Residents of the University Village at the southern end of campus are complaining this semester that inconsistent schedules and overcrowding on the HurryCane shuttles are causing them to be late for class and forcing some to walk in the sticky South Florida heat.
Danny Manimbo said sometimes he has to give up waiting for the shuttle and just walk instead.
“You’re covered in sweat by the time you get there,” he said.
Richard Sobaram, UM’s director of parking and transportation, said he is aware of the complaints and is trying to address the problems.
“We’re finding that students are cramming to get on buses to the Fountain when the Stanford ones are running with empty spaces,” Sobaram said.
According to Sobaram, nine shuttles run routes from the UV to Stanford Circle or to the Fountain behind the Ashe Building. The UV Express bus also runs only between the UV and the Fountain.
The Department of Parking and Transportation is encouraging students to help make the system more efficient by taking the first-available shuttle to either the Fountain or Stanford, both of which are near the center of campus.
Some UV riders said the shuttles are not spaced out enough.
“Instead of equal distances between them, four come by at once and then you have to wait 15 minutes,” UV resident Matt Bosher said.
Ideally, the shuttles are scheduled to arrive at stops every seven minutes, Sobaram said. He said that shuttle schedules can’t be tailored just around regular class times because some riders need to use the buses to get to work or the Metrorail station. Street traffic around the campus also affects the schedules, especially on busy Ponce de Leon Boulevard. If one shuttle is caught in rush hour traffic or has to wait for a light, others behind it catch up, causing shuttles to arrive at the UV in close proximity.
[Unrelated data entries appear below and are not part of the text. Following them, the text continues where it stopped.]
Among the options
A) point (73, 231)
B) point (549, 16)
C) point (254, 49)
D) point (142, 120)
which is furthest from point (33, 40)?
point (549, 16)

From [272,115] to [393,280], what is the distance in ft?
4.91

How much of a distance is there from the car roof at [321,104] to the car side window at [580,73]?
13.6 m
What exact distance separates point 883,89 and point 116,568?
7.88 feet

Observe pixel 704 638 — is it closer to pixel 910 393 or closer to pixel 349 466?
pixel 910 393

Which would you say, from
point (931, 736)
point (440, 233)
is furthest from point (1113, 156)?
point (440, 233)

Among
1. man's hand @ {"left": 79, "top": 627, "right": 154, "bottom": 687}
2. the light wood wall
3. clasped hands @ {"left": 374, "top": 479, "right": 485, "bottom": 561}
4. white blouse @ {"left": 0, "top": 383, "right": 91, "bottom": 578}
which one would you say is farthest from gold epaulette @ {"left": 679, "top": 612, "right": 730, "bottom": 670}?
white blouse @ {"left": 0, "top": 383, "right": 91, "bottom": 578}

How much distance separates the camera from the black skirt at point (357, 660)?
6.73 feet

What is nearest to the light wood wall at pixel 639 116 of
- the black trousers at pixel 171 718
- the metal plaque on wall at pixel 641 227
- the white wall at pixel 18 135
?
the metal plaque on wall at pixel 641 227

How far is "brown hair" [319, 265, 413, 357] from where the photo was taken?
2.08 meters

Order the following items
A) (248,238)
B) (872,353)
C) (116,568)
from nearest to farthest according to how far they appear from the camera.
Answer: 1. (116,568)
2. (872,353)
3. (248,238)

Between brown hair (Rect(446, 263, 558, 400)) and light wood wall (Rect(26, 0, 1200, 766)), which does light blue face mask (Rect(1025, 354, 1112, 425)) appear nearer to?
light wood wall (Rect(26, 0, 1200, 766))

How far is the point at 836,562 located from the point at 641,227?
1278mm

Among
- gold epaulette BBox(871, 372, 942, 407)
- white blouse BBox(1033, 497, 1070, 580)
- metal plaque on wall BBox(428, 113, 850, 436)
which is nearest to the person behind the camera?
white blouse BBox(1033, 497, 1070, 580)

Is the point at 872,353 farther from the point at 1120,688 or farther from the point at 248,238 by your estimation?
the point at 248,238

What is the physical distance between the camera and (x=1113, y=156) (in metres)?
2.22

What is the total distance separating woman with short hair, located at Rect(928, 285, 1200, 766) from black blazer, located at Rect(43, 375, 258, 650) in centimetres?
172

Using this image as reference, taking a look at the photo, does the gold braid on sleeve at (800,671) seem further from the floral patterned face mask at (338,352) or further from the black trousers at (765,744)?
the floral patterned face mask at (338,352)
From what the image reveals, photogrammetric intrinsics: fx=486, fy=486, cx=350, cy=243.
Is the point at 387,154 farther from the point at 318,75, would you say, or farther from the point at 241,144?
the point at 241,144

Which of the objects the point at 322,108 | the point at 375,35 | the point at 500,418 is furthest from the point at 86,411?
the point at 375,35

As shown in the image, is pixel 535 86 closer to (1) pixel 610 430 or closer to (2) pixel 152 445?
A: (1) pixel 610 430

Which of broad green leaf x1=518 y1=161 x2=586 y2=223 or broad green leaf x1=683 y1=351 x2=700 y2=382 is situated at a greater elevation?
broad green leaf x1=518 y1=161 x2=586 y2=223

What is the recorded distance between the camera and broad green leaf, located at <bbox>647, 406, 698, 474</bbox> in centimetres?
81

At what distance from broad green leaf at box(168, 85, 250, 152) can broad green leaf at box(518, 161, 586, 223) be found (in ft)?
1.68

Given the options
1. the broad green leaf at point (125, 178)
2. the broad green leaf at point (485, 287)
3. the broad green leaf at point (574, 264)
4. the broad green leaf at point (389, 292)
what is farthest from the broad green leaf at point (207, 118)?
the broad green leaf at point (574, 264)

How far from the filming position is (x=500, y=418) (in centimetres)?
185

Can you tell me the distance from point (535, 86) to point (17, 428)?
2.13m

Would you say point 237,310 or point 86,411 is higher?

According to students, another issue is overcrowded buses. Some shuttles are already jammed when they arrive at UV and can’t take on many new passengers. Tuesday and Thursday mornings are often the worst times for overcrowding but even on Fridays there can be a shuttle crowding problem.
Chuck McConnell, director of contracts for American Coach, which owns the shuttles, said the company tells drivers “any time they come to a stop and there are more passengers than they can carry, to radio the bus behind them.” That way the next shuttle driver will be aware of the situation and can get to the stop as fast as possible.
The biodiesel shuttles can only fit 29 sitting passengers and another fifteen standing ones. The smaller shuttles sit twenty two riders.
Adding to the shuttle crowd at the UV are students who live in apartment complexes across from campus such as the Cloisters and Red Road Commons. They are allowed to use the shuttle system like any other student.
“Red Road Commons has put another kink in the system,” Sobaram said. “We’ve seen an uptake in the amount of people taking shuttles.”
McConnell said that because of the additional riders walking over from the Red Road Commons, they have needed to extend the hours of the UV Express to compensate extra riders. Sobaram says the solution isn’t as simple as adding more shuttles because it costs the university $130,000 a year for each one.
In the spring semester, Sobaram said riders will be asked to fill out surveys while they are on the shuttles and the new system will be implemented in fall 2010 at the latest.
“I’m thinking of making radical changes to the shuttle system to make it more efficient,” Sobaram said.
The plan would include four or five shuttles running constantly between Ponce Garage and Stanford Circle and another four or five running between Ponce and the Fountain. The shuttles should then arrive at stops every four to five minutes, he said, as opposed to the current schedule where they should ideally arrive every seven minutes.
“It would be more efficient, faster and would service 90 percent of riders, according to [shuttle usage] patterns,” Sobaram said.